▸ **TO DO**
(a) Answer these questions from the recovery post, one answer per line, marked the same way:
(i) How long has it been since the writer last posted?
(ii) What two words does the writer use to sum up recovery?
(iii) Which of the writer's reasons for blogging led to writing again?
(b) In one to three sentences, explain why the recovery post calls recovery harder than the procedures.

▸ **PAGE EXCERPT**
....................
Recovery: 8 Months in 2 Words

It's been a little more than 8 months since I lasted wrote here. The one year anniversary of my surgery came and went and I am still sick, still not "cured". With the surgery and radiation behind me it seemed that all that was left was the work of getting well again. I can sum up the last 8 months of recovery in two words: It's hard. Though I was terrified of spending the night in a hospital and prepping for radiation was exhausting, I never expected these parts of my treatment to be the hard parts about having cancer.

Procedures are scary, but they happen to you, sometimes while you're not even conscious. Recovery is scary, too, but in a soul-grinding way where you have to experience every excruciating moment of your inability to function like a normal person: Cleaning the drain every time I shower because so much hair falls out, days where I can't keep food down, days where I can't stand up or walk so I crawl on the floor instead, taking pills that make me feel weak and ill because without them I'd die, going to sleep exhausted and waking up tired.

When I started this blog, shortly after my diagnosis, there were several reasons for writing. First, for myself to have a place to put down and process everything that was happening to me. When I can write it out as story, I can see it more objectively and less painfully. Second, was to have a way to keep those who cared but were too far away informed about my treatment. The last reason is that I wanted a record of my experience for anyone else who might be about to start the same journey. This last reason is the reason that I've decided to start writing again.
....................
▸ **GIVEN RECORDS**
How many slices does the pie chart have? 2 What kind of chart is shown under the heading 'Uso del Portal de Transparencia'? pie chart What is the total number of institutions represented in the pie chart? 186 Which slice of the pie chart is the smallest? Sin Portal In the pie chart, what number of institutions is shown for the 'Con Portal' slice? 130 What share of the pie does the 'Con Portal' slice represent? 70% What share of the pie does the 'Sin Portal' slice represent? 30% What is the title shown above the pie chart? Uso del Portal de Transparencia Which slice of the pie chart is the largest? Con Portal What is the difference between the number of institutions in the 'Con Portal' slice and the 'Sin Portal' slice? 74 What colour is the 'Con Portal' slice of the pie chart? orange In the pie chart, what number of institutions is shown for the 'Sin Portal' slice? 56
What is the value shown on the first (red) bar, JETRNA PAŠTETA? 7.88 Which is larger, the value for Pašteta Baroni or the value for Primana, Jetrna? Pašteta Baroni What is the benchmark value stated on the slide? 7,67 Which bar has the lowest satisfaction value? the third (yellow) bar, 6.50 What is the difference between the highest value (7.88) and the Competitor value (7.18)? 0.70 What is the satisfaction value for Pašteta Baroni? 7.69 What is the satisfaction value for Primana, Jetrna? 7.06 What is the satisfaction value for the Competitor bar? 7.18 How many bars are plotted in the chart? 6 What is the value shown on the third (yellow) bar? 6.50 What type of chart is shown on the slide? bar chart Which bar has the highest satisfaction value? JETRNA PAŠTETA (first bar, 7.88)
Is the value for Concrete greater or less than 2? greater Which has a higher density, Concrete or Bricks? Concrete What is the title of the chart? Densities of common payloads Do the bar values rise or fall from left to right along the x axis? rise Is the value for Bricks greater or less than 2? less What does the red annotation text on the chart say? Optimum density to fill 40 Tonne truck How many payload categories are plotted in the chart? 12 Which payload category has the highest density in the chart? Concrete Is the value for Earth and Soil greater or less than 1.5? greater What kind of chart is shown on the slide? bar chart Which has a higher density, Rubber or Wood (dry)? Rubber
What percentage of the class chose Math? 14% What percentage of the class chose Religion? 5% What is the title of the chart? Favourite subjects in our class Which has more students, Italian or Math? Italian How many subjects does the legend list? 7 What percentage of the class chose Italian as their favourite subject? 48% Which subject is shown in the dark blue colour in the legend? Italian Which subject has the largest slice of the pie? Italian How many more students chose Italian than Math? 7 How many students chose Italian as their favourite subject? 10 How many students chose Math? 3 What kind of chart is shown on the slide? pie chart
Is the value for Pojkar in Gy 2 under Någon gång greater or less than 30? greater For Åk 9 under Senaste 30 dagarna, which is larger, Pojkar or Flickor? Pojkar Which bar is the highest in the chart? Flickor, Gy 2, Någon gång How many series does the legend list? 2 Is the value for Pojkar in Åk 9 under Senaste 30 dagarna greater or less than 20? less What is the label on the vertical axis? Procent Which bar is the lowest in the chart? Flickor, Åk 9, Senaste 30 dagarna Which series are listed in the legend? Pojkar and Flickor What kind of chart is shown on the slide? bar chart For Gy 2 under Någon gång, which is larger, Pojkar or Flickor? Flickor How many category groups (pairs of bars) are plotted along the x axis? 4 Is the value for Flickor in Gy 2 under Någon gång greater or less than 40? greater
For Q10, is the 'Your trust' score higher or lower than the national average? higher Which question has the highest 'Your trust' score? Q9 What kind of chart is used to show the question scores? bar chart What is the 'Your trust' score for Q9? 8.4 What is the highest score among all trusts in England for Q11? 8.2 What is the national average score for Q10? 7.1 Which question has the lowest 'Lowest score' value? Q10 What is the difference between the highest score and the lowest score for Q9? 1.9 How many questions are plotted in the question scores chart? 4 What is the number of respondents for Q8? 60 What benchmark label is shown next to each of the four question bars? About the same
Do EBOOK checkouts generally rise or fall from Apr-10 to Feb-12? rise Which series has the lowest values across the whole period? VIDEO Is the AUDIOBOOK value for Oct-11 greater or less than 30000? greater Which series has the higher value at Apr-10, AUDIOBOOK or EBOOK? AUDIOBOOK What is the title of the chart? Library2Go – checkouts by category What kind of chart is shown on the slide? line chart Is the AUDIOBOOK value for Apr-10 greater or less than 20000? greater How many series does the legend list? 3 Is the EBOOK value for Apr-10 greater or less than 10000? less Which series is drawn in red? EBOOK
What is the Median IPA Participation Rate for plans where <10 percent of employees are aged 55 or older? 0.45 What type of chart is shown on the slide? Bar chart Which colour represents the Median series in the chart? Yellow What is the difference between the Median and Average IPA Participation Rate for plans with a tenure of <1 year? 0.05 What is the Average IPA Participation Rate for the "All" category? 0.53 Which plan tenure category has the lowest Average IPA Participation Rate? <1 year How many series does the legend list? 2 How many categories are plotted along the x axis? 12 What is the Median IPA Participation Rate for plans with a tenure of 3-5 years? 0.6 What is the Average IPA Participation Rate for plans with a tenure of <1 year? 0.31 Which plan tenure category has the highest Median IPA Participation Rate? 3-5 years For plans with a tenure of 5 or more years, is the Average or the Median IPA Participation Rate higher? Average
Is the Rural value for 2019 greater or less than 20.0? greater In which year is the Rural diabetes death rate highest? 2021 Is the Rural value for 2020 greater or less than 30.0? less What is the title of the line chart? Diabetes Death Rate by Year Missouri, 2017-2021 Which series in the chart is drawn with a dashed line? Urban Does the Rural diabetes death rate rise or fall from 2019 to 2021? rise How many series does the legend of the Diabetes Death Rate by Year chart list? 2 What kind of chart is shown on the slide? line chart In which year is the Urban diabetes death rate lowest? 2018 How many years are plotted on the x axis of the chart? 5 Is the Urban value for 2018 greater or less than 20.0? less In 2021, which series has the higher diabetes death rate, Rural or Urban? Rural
....................
▸ **SOLUTIONS TO THE EXERCISE**
(a)
(i) A little more than 8 months.
(ii) "It's hard."
(iii) Wanting a record of the experience for anyone else who might be about to start the same journey.

(b) Procedures happen to you, sometimes while you are not even conscious. Recovery makes you live through every excruciating moment of being unable to function like a normal person.